Ever since the Apollo program ended nearly 50 years ago, every newly elected American president has been upset by the same question: Where are astronauts to be sent?
NASA’s current target is the moon, but the moon belongs to a previous generation of American pioneers. A larger and more appropriate ambition for the space program that landed human beings on another celestial body for the first time is Mars – a destination that NASA has been preparing to reach since the days of early visionaries. Now is the time to realize his dream.
The Artemis program is NASA’s centerpiece today for human spaceflight. Its goal is to put astronauts on the lunar surface by 2024, but the outlook for this date is slim. There is still no well-defined mission plan, and work on the Artemis rocket and capsule is delayed and exceeds the budget.
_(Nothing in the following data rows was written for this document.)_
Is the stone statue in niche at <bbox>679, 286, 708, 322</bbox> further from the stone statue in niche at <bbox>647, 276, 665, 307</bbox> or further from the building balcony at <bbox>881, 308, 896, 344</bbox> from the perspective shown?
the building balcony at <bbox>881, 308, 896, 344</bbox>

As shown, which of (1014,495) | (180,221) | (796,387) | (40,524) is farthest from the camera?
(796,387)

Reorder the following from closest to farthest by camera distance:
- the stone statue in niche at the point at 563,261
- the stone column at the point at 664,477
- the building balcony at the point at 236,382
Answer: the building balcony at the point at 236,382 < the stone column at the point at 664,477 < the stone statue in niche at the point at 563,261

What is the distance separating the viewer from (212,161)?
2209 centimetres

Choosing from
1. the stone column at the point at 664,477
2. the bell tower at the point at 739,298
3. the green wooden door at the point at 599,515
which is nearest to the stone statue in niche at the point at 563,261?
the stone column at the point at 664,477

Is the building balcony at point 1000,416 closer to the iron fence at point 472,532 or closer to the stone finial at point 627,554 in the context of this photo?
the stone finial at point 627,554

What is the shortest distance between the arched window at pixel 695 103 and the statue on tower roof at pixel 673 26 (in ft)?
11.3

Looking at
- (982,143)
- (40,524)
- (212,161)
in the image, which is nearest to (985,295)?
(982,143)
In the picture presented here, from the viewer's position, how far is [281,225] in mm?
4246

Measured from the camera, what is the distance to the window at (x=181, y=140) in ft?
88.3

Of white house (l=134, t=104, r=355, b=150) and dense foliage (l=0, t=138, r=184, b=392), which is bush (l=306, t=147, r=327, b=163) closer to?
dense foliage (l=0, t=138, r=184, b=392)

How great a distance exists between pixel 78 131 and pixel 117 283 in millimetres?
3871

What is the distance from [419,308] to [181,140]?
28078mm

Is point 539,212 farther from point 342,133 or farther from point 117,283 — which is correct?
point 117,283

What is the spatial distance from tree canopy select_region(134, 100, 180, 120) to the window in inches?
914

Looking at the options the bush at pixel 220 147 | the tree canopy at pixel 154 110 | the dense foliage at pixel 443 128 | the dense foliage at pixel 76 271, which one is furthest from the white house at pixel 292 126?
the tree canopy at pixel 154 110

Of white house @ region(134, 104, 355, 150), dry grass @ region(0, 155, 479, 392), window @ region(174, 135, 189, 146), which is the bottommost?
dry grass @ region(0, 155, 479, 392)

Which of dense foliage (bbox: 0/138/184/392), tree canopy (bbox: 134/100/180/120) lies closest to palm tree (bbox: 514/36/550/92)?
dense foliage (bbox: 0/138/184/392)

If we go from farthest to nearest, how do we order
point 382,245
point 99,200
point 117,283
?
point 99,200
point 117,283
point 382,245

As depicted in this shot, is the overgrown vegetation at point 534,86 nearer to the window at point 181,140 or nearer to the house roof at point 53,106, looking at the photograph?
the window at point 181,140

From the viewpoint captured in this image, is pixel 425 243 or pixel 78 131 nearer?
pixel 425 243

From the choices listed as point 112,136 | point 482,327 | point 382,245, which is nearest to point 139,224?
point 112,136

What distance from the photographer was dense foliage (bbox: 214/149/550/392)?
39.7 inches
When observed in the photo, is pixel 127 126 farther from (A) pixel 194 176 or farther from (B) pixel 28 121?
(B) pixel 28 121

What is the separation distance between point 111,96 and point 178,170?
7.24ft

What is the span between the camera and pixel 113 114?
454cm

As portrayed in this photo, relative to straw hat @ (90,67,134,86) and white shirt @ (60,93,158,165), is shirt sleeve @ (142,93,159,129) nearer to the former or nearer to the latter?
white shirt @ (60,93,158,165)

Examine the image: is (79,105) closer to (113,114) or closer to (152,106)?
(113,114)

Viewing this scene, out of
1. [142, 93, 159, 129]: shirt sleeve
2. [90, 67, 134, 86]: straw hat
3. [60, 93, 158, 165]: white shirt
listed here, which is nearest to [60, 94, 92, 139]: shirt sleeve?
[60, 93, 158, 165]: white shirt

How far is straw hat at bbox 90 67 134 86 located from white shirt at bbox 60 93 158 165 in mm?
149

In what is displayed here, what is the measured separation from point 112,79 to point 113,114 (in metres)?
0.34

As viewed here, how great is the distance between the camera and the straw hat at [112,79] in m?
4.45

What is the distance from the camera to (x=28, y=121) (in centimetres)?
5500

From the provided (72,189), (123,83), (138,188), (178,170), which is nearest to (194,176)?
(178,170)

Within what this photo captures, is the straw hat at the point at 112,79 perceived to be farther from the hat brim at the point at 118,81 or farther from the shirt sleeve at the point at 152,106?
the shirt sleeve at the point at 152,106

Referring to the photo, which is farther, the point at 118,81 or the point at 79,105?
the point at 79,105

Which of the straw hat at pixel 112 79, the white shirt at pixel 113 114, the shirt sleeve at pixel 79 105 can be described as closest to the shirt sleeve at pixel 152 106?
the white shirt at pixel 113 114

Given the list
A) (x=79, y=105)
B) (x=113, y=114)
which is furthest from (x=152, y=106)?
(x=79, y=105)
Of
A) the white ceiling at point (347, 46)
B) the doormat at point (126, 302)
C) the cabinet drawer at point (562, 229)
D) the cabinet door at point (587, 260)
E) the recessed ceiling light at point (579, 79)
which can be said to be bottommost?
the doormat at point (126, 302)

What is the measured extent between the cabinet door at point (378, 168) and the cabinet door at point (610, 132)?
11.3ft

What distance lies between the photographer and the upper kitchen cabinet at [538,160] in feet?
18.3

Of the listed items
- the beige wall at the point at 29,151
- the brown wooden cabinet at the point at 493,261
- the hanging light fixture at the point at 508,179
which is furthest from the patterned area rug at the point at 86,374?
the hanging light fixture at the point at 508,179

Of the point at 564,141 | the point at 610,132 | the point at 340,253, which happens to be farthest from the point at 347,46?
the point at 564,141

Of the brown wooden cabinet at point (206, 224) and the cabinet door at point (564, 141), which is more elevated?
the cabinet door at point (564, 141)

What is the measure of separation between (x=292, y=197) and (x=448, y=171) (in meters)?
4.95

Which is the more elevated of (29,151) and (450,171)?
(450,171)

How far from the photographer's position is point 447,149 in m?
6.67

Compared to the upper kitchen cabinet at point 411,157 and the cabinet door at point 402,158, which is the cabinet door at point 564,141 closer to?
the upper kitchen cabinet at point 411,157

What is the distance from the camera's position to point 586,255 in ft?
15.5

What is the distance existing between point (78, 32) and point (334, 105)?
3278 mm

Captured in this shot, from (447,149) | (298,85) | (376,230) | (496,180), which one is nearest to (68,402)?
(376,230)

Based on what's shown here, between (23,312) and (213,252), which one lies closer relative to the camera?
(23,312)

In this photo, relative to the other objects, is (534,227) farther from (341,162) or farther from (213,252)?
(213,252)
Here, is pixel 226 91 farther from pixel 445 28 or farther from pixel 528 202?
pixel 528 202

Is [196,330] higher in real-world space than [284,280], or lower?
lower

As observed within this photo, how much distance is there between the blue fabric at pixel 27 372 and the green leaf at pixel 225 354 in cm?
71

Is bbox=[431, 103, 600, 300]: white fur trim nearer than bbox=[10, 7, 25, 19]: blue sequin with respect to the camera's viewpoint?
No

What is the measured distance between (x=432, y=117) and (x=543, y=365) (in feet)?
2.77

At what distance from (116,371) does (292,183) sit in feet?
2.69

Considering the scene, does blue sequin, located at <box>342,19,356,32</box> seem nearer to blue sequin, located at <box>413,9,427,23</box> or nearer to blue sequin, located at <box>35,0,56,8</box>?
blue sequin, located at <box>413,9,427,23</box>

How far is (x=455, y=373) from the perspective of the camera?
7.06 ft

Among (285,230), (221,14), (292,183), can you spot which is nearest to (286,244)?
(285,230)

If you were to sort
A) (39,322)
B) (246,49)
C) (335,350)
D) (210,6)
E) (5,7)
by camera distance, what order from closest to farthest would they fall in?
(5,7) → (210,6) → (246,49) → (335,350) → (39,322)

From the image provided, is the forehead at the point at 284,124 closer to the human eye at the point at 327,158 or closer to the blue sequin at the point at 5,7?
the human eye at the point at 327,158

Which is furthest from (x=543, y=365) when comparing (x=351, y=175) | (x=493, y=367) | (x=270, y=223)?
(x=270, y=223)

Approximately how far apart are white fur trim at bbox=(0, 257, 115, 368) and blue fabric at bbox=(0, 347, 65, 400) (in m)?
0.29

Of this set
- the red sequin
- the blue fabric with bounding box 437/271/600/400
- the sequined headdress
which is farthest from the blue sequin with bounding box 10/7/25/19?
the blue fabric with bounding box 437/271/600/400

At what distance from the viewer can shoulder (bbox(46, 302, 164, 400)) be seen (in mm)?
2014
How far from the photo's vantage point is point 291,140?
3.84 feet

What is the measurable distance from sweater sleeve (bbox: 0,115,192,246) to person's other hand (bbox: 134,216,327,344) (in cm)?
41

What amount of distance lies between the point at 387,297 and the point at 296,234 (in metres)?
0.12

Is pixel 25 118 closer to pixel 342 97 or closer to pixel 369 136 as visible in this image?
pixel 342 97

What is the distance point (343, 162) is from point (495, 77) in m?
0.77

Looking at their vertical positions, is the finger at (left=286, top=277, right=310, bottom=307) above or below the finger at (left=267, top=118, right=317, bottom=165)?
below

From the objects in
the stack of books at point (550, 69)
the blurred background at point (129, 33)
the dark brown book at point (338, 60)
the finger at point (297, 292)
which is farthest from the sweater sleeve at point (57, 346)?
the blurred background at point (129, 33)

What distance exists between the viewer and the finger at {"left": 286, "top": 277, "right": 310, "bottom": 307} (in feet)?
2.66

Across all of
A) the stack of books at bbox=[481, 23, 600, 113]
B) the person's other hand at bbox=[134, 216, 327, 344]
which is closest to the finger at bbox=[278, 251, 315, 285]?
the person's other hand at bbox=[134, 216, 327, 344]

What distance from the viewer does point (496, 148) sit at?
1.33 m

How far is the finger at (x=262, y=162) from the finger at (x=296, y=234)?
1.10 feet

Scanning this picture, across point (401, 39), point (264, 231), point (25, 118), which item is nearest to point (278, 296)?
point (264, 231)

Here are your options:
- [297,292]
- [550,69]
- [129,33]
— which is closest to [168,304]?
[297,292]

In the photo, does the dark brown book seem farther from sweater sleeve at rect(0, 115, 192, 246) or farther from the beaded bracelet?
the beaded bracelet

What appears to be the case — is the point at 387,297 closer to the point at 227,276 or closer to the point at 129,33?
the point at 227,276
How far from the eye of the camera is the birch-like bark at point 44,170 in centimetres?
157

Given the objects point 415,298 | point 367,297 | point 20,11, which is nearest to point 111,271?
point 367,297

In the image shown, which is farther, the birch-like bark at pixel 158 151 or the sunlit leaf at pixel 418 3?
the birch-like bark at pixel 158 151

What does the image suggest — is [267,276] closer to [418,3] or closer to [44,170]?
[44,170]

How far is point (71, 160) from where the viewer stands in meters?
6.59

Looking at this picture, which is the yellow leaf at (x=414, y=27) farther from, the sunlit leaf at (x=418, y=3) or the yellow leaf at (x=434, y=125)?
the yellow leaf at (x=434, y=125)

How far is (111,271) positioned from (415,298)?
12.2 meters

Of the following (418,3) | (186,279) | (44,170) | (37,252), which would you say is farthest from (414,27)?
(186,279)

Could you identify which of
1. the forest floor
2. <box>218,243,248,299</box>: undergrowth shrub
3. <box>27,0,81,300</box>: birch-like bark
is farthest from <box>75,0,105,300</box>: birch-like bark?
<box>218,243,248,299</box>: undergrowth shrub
When it comes to sending astronauts to Mars, NASA has always been a few decades away from sending astronauts to Mars, thanks to the changing priorities of successive presidents. Consider the changes since 1988, when George HW Bush pushed a return to the moon, followed by a mission to Mars. Bill Clinton canceled the lunar plan (not to mention anything about Mars) and embraced the International Space Station. George W. Bush has revived the moon-Mars sequence. Barack Obama eliminated the moon part of the program, saying that NASA “was there, did it” and opted instead for an asteroid mission and then for Mars. Donald Trump rejected Mars’ plan, choosing instead to reach the moon with Artemis, but NASA still says that Mars is on its agenda.